What the CDC’s Updated Blood Lead Reference Value Means for Pediatric Screening
In 2021 the CDC dropped its blood lead reference value from 5 to 3.5 µg/dL. Here is what changed for pediatricians, school nurses, and parents — and what didn't.
In October 2021, the Centers for Disease Control and Prevention reduced the Blood Lead Reference Value (BLRV) from 5.0 to 3.5 µg/dL — the first revision since 2012. The change was prompted by analyses of the National Health and Nutrition Examination Survey (NHANES), which place 3.5 µg/dL at the 97.5th percentile of blood lead distribution in U.S. children aged 1–5 years. This document explains what the change does, what it does not do, and how clinical workflows should adapt.
BLRV (2021)
threshold under revision
for the BLRV
## What the BLRV is — and is not
The BLRV identifies children with blood lead levels higher than most U.S. children of the same age. It is a screening reference, not a diagnostic threshold. The CDC has consistently emphasized that no level of lead in children’s blood is safe; the literature documents cognitive, behavioral, and developmental effects at exposures below the previous 5.0 µg/dL threshold.

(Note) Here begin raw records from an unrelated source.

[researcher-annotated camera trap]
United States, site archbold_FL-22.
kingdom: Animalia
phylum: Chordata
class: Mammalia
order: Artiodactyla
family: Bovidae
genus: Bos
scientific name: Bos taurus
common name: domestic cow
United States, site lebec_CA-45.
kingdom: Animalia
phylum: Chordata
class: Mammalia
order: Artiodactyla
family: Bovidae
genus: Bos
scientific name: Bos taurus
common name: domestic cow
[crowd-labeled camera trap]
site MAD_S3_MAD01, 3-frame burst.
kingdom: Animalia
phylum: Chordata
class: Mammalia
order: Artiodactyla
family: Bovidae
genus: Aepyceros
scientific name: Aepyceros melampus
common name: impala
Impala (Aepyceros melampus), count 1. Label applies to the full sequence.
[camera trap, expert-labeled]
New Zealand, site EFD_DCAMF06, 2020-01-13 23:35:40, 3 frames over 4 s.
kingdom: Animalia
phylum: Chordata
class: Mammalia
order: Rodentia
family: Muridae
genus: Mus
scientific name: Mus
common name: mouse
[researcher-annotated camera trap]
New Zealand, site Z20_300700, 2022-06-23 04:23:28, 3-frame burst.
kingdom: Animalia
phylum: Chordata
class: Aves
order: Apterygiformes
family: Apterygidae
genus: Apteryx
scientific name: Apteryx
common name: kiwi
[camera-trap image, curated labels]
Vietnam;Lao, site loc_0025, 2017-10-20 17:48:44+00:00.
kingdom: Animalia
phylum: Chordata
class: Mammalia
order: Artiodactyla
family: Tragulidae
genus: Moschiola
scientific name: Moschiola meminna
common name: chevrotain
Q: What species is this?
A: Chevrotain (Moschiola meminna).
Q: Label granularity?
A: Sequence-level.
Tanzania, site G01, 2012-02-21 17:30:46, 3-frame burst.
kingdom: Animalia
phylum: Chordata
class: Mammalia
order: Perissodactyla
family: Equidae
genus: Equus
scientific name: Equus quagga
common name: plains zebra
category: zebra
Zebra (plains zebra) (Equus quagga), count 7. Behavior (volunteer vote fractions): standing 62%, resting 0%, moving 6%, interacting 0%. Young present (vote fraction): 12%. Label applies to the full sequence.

The 97.5th Percentile of NHANES
The BLRV is anchored to the 97.5th percentile of the NHANES blood lead distribution among children aged 1–5 years, using two pooled survey cycles. As population-level lead exposure declines over time, the percentile drifts downward — and so does the BLRV. The 2021 revision reflected pooled NHANES 2015–2018 data.
1. NHANES collects venous blood lead measurements from a nationally representative sample.
2. Two consecutive survey cycles are pooled to stabilize the percentile estimate.
3. The 97.5th percentile is rounded to the nearest 0.5 µg/dL increment.
4. CDC convenes the Lead Exposure and Prevention Advisory Committee (LEPAC) for review.
## Implications for pediatric screening
Under the revised BLRV, an estimated 500,000 additional U.S. children are now classified as having elevated blood lead levels. The clinical implication is administrative as much as it is medical: state Medicaid programs, WIC clinics, and pediatric practices must update case-management workflows.
### Confirmatory testing
A capillary (finger-stick) sample at or above 3.5 µg/dL requires confirmation by venous draw. The interval depends on the screening result.
– **3.5–9 µg/dL**: Confirm within 1–3 months.
– **10–19 µg/dL**: Confirm within 1 week–1 month.
– **20–44 µg/dL**: Confirm within 48 hours–1 week.
– **45+ µg/dL**: Confirm within 24 hours; treat as a medical emergency.
Capillary samples can be artificially elevated by lead-contaminated dust on a child’s skin. Always wash and dry the finger thoroughly before collection. A confirmatory venous draw remains essential before initiating case-management actions.
## What case-management looks like at 3.5–9 µg/dL
The lower BLRV does not introduce a new clinical treatment at low levels. There is no chelation indication below 45 µg/dL. What changes is the threshold for environmental investigation, nutritional counseling, and developmental surveillance.
Local health departments are obligated to follow up on confirmed venous results above 3.5 µg/dL, with environmental investigation typically initiated above 5 µg/dL in most state programs. Families should expect questions about housing built before 1978, soil exposure, imported pottery and spices, and occupational exposures of household members.
References & Sources Consulted
- Centers for Disease Control and Prevention. Blood Lead Reference Value. National Center for Environmental Health; updated October 2021.
- Ruckart PZ, Jones RL, Courtney JG, et al. Update of the Blood Lead Reference Value — United States, 2021. MMWR Morb Mortal Wkly Rep. 2021;70:1509–1512.
- American Academy of Pediatrics, Council on Environmental Health. Prevention of childhood lead toxicity. Pediatrics. 2016;138(1):e20161493.
- Lanphear BP, Hornung R, Khoury J, et al. Low-level environmental lead exposure and children’s intellectual function: an international pooled analysis. Environ Health Perspect. 2005;113(7):894–899.
- Centers for Disease Control and Prevention. Recommended Actions Based on Blood Lead Level. Childhood Lead Poisoning Prevention Program; 2024.